• _What the task asks_
Copy out the listing below word for word, starting at the line with "Eres Aquarelle swimsuit" and ending at the line with "Bamboo Blade C Chapter 8 trang 20", with both of those lines included. Omit the pictures.

• _Raw data_
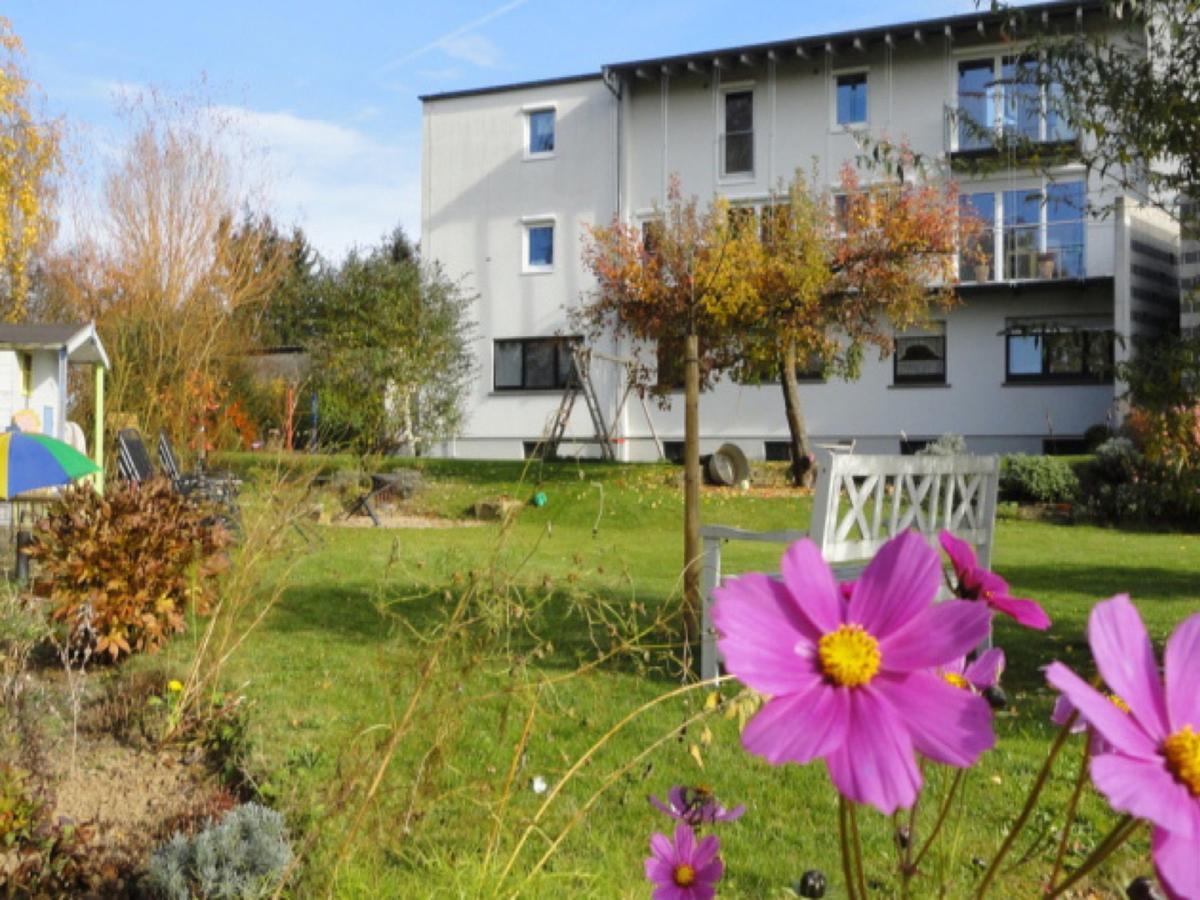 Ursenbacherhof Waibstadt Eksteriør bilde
...
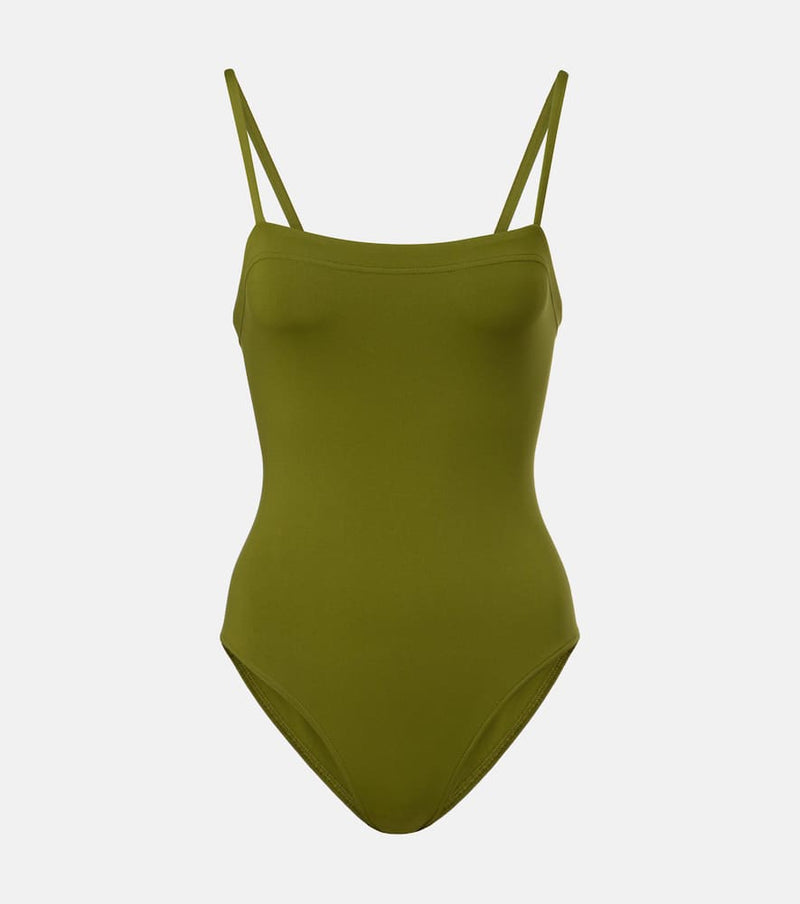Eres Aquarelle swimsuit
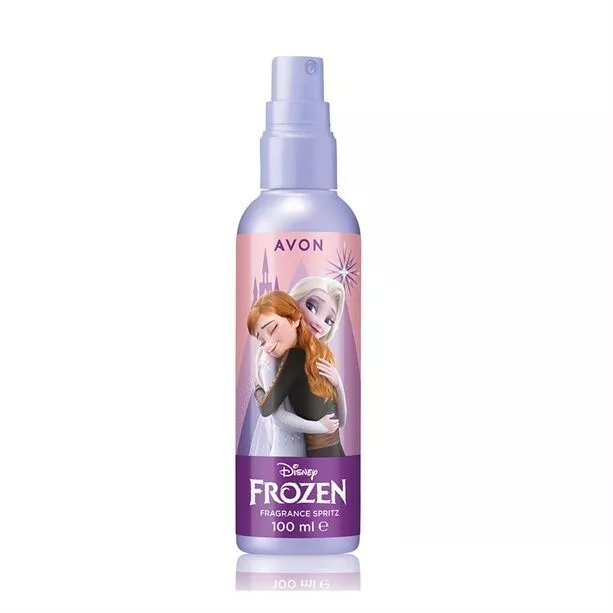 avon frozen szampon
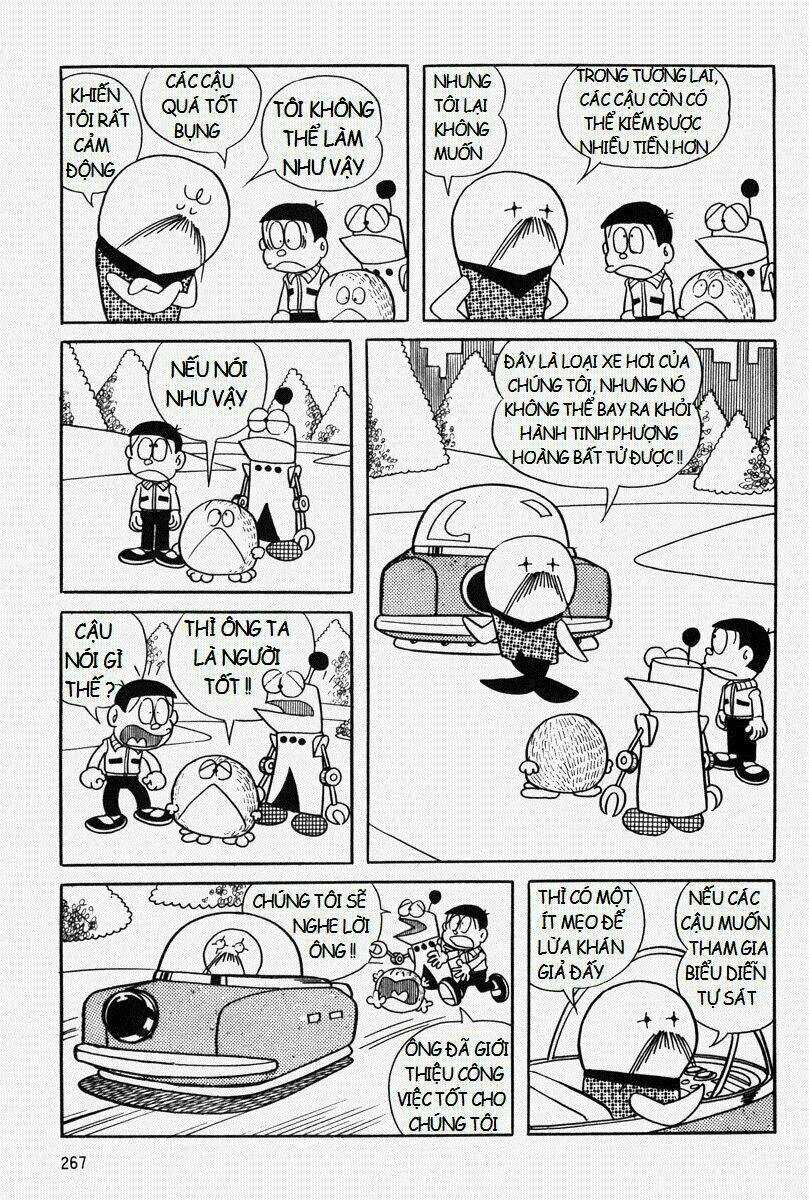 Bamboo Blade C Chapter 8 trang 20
* * *
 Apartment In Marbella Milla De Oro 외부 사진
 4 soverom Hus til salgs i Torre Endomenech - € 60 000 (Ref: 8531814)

• _Written response_
Eres Aquarelle swimsuit
 avon frozen szampon
 Bamboo Blade C Chapter 8 trang 20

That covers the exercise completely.